“Guariscilo dalla testa”: combattere il cancro con i foulard delle donne africane

Combattere il cancro è una delle sfide più difficili che la vita ci mette davanti e, nonostante il coraggio e la forza, a volte è lo sconforto a prendere il sopravvento. Soprattutto quando allo specchio riusciamo a distinguere tutti i segni della malattia. Per una donna, in particolare, accettare la perdita dei capelli a causa della cura chemioterapica è il momento più difficile da superare. Già in passato noi di Social Up ci siamo occupati di questo tema e delle varie iniziative di solidarietà promosse da associazioni, stilisti e case di moda per aiutare le donne malate di cancro. Lo faremo anche oggi, raccontandovi il progetto “Guariscilo dalla testa”.

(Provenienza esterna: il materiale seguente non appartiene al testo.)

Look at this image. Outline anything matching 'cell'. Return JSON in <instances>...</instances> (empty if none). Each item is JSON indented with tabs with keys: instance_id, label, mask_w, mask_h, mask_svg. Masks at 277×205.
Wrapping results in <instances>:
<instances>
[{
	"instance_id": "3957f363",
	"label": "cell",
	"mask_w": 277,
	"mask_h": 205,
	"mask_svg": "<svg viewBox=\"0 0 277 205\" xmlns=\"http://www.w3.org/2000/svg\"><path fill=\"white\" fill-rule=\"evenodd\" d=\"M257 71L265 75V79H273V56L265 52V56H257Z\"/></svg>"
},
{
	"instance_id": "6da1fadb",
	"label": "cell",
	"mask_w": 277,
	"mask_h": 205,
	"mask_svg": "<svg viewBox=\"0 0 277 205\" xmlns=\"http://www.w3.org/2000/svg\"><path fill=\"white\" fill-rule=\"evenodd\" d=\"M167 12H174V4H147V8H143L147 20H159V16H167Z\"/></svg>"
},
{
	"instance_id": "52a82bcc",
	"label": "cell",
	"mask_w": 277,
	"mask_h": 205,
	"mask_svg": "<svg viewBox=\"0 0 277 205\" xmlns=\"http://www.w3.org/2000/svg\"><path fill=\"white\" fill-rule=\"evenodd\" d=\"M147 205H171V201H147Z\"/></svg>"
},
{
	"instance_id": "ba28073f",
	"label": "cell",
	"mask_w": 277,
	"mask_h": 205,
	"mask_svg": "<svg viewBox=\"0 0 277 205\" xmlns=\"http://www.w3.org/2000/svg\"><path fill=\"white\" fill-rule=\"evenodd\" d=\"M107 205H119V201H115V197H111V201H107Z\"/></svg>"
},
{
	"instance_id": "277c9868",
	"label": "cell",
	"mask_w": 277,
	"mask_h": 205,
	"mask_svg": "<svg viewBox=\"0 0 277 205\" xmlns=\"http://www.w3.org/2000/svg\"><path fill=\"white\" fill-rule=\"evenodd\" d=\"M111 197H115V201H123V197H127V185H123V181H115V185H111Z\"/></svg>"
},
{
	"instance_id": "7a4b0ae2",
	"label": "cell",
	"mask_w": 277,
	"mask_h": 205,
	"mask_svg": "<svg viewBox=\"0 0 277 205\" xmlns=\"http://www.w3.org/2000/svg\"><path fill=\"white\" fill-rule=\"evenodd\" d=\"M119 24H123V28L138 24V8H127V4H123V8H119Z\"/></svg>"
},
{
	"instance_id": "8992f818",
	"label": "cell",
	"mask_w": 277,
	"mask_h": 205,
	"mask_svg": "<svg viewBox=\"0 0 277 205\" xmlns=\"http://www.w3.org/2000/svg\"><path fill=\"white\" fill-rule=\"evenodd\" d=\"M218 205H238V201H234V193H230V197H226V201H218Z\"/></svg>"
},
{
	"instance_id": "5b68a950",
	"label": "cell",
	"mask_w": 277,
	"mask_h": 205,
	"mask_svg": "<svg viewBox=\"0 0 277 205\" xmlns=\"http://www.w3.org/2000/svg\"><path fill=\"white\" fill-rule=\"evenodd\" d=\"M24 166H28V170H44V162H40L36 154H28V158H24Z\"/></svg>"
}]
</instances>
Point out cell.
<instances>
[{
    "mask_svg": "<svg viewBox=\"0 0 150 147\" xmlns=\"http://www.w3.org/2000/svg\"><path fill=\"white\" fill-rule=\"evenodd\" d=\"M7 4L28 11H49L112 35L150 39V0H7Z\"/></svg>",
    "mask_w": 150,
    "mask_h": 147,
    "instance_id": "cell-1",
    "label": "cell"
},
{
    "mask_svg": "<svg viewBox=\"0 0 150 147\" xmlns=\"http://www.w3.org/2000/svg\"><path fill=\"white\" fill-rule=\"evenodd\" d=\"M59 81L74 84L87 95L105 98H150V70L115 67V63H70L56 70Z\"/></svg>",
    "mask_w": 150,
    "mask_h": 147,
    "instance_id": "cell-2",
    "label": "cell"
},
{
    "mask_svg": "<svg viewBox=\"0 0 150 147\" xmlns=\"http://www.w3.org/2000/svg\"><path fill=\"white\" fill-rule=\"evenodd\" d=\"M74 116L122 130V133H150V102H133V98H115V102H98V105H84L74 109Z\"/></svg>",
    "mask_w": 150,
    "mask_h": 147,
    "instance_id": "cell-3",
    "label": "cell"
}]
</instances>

Si tratta di un progetto solidale che si rivolge al reparto oncologico dell’Ospedale Perrino di Brindisi, promosso da African Fashion Gate, l’Associazione No Profit ideata da Nicola Paparusso che punta a favorire lo sviluppo sociale e culturale dell’Africa attraverso la moda e l’arte. L’iniziativa mette al centro dell’azione la donna ed il suo bisogno di femminilità che va oltre la malattia e le cure. Un modo per aiutare chi si sottopone ad interventi e chemioterapie a superare i traumi di cicatrici fisiche e psicologiche, a non rinunciare alla bellezza, a combattere la malattia senza accantonare la propria vita. A dare una mano alle tante pazienti sono state alcune modelle africane, che insegnano loro ad intrecciare, in modo femminile e nello stile tipico della cultura africana, foulard realizzati dalle mani di stilisti affermati. Perché, nella sua semplicità, un copricapo potrebbe attivare meccanismi di resilienza efficaci in tutte quelle donne che si trovano ad affrontare la perdita dei capelli nel percorso di cura del tumore al seno: preservare e valorizzare la propria femminilità, in una situazione che non può essere cambiata, consentirebbe loro di proteggere la sfera psicologica, già fortemente intaccata dalla malattia e dalla terapie per la sua cura.

La manifestazione, prevista per la prima decade del mese di luglio, si svolgerà in due fasi, una prima che prevede la selezione delle dieci modelle tra le pazienti da parte dell’associazione, ed una seconda a cura dello stilista Anggy Haif, insieme al designer italiano Massimo Orsini, i quali si occuperanno di curare lo stilyng delle modelle, creando capi perfetti per ognuna di esse. Una volta realizzato il copricapo ad hoc, ogni donna si trasformerà in una vera e propria modella e poseranno davanti alla macchina fotografica partecipando a un vero shooting professionale per creare un calendario il cui ricavato sarà destinato per la realizzazione di un’area relax del reparto oncologia dell’Ospedale.

I colori e la tradizione africana, quindi, proveranno a umanizzare ancora di più le corsie dell’ospedale, a restituire fiducia e speranza alle donne in cura e a dare loro un nota di colore, in contrasto alla vita grigia che coglie una persona quando scopre di doversi curare.